··· Records for the exercise ···

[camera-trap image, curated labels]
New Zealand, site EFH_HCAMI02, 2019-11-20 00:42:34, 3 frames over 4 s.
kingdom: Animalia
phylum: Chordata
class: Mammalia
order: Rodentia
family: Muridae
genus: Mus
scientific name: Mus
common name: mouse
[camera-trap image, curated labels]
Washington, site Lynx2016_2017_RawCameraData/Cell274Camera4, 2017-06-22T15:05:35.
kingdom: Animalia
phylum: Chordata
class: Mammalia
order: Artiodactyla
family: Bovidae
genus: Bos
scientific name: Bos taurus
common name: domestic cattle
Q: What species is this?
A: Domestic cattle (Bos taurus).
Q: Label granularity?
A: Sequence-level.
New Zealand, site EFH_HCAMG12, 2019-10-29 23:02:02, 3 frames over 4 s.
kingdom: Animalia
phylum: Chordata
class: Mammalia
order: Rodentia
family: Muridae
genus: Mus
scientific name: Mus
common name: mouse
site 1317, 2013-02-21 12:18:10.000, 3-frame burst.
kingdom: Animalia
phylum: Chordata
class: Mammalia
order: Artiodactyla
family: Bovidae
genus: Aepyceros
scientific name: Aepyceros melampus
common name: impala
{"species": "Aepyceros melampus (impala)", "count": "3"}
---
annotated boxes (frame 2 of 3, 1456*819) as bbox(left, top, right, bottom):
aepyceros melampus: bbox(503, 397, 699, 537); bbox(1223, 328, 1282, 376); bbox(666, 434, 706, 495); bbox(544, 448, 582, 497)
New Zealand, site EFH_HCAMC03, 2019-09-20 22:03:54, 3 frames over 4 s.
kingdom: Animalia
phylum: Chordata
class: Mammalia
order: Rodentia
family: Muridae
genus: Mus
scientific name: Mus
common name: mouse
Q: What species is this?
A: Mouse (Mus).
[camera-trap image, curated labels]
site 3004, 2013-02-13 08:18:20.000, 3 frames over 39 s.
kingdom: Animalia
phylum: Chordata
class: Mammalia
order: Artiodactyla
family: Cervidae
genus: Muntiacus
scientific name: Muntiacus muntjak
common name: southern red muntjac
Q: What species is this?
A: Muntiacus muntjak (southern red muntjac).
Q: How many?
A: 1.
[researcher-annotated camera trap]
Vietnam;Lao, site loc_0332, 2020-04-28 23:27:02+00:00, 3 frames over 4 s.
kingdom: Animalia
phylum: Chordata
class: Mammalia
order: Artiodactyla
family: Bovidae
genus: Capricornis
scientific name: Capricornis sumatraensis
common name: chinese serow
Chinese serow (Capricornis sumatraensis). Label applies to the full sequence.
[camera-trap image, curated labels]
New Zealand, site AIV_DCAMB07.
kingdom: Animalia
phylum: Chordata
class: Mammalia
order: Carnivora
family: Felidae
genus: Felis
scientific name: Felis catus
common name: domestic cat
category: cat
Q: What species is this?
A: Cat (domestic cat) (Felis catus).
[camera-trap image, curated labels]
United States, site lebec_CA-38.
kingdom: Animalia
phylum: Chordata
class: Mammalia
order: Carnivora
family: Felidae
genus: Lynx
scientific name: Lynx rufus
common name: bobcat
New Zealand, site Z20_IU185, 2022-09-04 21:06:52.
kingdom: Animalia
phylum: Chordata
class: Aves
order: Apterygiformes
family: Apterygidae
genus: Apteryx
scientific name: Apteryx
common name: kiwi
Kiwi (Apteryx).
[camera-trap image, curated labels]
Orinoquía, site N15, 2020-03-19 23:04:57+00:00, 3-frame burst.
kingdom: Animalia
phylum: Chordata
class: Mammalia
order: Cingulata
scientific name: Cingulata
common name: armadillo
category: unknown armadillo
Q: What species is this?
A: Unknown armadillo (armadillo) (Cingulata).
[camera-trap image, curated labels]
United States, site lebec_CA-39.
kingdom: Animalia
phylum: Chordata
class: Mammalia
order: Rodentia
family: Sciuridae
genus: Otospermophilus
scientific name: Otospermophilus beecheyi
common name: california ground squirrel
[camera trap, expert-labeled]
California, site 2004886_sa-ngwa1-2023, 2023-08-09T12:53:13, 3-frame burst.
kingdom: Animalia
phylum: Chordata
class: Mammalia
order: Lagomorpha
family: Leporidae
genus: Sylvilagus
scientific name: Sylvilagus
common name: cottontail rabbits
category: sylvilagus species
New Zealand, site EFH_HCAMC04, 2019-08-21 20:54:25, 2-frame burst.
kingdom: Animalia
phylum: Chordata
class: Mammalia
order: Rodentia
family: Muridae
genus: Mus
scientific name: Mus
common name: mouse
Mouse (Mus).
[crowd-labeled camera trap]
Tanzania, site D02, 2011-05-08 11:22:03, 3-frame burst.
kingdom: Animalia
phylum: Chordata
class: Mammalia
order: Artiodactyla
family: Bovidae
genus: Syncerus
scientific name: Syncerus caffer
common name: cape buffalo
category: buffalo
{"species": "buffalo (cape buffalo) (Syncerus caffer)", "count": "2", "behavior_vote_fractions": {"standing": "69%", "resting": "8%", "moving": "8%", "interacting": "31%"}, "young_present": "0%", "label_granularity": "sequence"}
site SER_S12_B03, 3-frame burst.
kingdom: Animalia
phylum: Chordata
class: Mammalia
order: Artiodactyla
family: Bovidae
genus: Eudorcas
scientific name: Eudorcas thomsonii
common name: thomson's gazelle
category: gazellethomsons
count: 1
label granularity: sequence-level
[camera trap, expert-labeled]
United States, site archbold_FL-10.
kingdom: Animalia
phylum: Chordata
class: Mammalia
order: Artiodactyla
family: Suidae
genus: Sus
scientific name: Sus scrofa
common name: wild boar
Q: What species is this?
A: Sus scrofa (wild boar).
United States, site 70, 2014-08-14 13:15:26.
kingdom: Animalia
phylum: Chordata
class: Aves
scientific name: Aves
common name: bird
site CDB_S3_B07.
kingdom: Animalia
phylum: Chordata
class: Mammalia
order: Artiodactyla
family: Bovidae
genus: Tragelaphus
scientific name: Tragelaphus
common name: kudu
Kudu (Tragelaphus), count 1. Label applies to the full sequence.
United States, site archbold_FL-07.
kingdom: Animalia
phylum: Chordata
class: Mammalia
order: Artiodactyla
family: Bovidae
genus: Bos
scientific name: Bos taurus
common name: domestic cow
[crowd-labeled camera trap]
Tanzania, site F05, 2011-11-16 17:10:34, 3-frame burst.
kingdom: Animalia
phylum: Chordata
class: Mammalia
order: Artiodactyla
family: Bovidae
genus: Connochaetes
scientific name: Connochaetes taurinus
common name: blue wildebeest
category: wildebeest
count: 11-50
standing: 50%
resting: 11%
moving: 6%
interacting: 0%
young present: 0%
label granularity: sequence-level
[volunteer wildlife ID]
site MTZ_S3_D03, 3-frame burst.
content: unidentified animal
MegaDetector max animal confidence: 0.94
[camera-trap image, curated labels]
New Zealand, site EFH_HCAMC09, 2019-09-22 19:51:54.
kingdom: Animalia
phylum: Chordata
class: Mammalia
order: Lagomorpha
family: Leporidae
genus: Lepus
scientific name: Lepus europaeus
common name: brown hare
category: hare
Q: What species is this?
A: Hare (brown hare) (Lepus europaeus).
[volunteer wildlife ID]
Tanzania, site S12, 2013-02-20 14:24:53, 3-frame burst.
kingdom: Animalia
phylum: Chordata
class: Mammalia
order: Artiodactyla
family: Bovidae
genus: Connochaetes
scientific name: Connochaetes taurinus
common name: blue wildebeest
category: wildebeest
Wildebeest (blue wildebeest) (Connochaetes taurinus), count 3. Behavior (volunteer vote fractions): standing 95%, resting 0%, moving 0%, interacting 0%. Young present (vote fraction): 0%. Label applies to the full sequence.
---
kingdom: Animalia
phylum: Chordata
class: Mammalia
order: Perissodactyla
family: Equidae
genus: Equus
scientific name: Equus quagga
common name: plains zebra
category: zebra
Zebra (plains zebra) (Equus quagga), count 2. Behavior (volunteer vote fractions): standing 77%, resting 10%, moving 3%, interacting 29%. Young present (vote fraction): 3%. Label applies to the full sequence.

···

## What you will do
Every line of the listing that holds "Tanzania" should be found and copied.

## Response to this task
Tanzania, site D02, 2011-05-08 11:22:03, 3-frame burst.
Tanzania, site F05, 2011-11-16 17:10:34, 3-frame burst.
Tanzania, site S12, 2013-02-20 14:24:53, 3-frame burst.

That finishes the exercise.